Presumably even if you disagree that a war protects freedom, you still must wage that war to protect freedom.
There’s a range also from eloquence to incoherence, from poetry to illiteracy. But collectively, the statements of these veterans begin to paint a picture that is not to be found on corporate television or in a video game designed by the U.S. Army.
“You do not get shot and lay down and count to fifty and get back in the game when you get up.” –Thomas Brown
“[O]ne of my buddies is in a hospital in Raleigh. He killed a 12-year old girl who came into camp strapped with dynamite. She was a suicide bomber. We all would have been killed. He was the only one with a heart to shoot her. It messed him up in the head and he’s in a mental hospital.” –Charles Battle
Why didn’t he just crack a joke after killing the girl like they would have done in a movie? Was he weak and delicate, not up to the standards of Donald Trump who can barely get through a negative comment by a TV personality without exhibiting PTSD symptoms? No, he was normal.
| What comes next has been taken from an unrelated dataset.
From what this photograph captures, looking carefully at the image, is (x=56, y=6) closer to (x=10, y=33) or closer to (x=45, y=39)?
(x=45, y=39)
War is not.
“A normal person does not want to kill and will avoid it at all costs. The military won’t allow you to remain normal.” –Larry Kerschner
“After the battle is over survivor’s guilt and survivor’s joy wage their own war in your soul. Combat is not T.V. or the movies. It is loud, dirty, hot and filled with the screams of the wounded and dying. If it lasts long enough the smell of decomp is over-whelming.” –Greg Hill
A number of the men and women who participated in making this book aim to discourage others from enlisting.
“You should know that war is not a romantic adventure. You become part of a killing machine & are complicit in the killing of innocent civilians, the destruction of cities, the devastation of the environment even if you never pull a trigger or drop a bomb.” –Allen Hallmark
“Don’t lie to yourselves or your children when it comes to military service [sic]. Don’t let them grow up to be dead soldiers.” –Penny Dex
When you speak against war, at least if you’re not a veteran, you’re usually accused of “hating the troops.” I don’t. I adore the troops. I love them so much that I want to offer them the option of a free quality college education and a satisfying, useful job with a living wage, as an alternative to enlistment. If you do not want to offer them that choice, I have to inquire: why don’t you love them more than you do? What are they to you, fools and suckers, or props for propaganda?